Teks yang Diberikan:
※

Setelah diketahui bahwa masjid (panitia zakat) berperan sebagai yang diamanahi untuk menyalurkan/membagikan zakat fitrah kepada orang yang berhak menerimanya, maka jika zakat fitrah disimpan dijadikan stok di masjid (panitia zakat) dan dibagikannya nanti dikemudian hari setelah sholat idul fitri, itu berarti zakat fitrah tersebut belum bisa dikatakan telah selesai ditunaikan karena zakat fitrah hanya baru ditampung untuk disalurkan dan belum sampai kepada orang-orang yang berhak menerimanya. Sehingga yang awalnya untuk zakat fitrah, tapi karena hanya ditampung saja di masjid (panitia zakat) dan dibagikan setelah sholat idul fitri, maka itu hanyalah shodaqoh biasa dan tidak termasuk zakat fitrah, sebagaimana yang dijelaskan dalam hadis riwayat Abu Daud diatas.

※

Kumpulan Data:

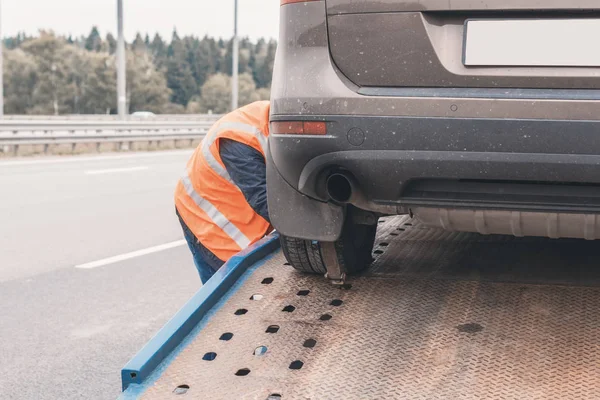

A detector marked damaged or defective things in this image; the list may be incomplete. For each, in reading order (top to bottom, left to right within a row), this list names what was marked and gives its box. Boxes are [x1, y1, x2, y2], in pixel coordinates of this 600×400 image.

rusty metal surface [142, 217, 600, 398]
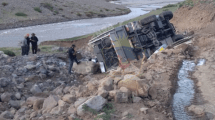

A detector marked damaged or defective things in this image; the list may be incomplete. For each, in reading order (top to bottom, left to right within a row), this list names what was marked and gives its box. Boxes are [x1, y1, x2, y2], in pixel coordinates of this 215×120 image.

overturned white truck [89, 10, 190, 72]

※

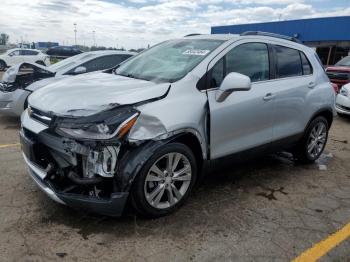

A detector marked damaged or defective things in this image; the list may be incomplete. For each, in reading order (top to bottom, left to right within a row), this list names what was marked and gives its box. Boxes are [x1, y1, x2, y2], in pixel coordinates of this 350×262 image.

※

Rincian Tugas:
Tolong terjemahkan kalimat berikut dari teks tentang zakat fitrah ke dalam bahasa Inggris: "Sehingga yang awalnya untuk zakat fitrah, tapi karena hanya ditampung saja di masjid (panitia zakat) dan dibagikan setelah sholat idul fitri, maka itu hanyalah shodaqoh biasa dan tidak termasuk zakat fitrah, sebagaimana yang dijelaskan dalam hadis riwayat Abu Daud diatas."

Hasil Latihan:
Thus, what was originally meant as zakat fitrah, but is merely collected at the mosque (zakat committee) and distributed after the Eid al-Fitr prayer, is only ordinary sadaqah and does not count as zakat fitrah, as explained in the hadith narrated by Abu Daud above.